‘Seasonal ingredients are at the heart of my cuisine and also of my career to date. My father was a country butcher with a vegetable allotment at home so I quickly learnt about ingredients. And cooking too. I owe my first experience, at the age of 15, to a chef who loved market dishes and who insisted on having a blackboard with dishes of the day. Some years later, in 1998, I was to discover another facet of these seasonal ingredients: how they can be used to enhance a dish, as the basis for a gourmet cuisine based on flavour, such as the one we offer at Le Pont de Brent. Head over heels in love. With a restaurant belonging to Gérard Rabaey on the slopes of Montreux, and with my future wife, who was sommelier there at the time.

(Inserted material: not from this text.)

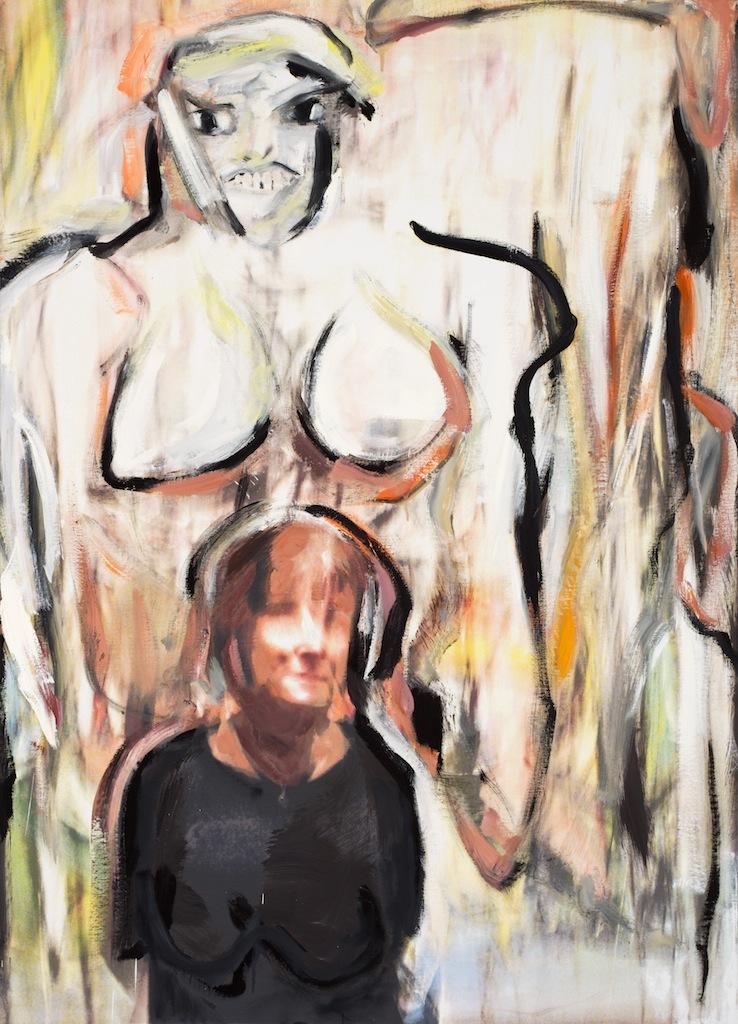 Andrew Hart Adler  'Ode to de Kooning III'  Mixed media on canvas  134 x 97 cm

Two very good reasons to stay put and, in 2011, to decide to take over this lovely village restaurant.
The discussions I have every day with guests and suppliers help me create a cuisine based on innovation, one that never stands still, one that is helped along by the use of fine local seasonal produce.’
What was your most moving culinary experience?
Without a doubt a dinner at Can Fabes, Grand Chef Santi Santamaria’s restaurant, near Barcelona. His cuisine had extraordinary flavour, achieved by no grand flourishes or gadgets, and was totally down my street. No references to French gastronomy, but dishes clearly prepared according to their own codes of reference, ingredients and history. That discovery opened up for me a whole new way of seeing things.
The most amusing kitchen incident you ever witnessed?
When I started at Restaurant Le Pont de Brent, the chef asked a commis chef to ‘strain’ some stock. The young man, a bit stressed and hearing ‘drain’, grabbed the saucepan from the stove and tipped all the liquid in the sink. It was the chef’s veal jus.
Your best piece of advice for amateur chefs?
Enjoy the cooking, but also make sure you have time to enjoy your guests’ company.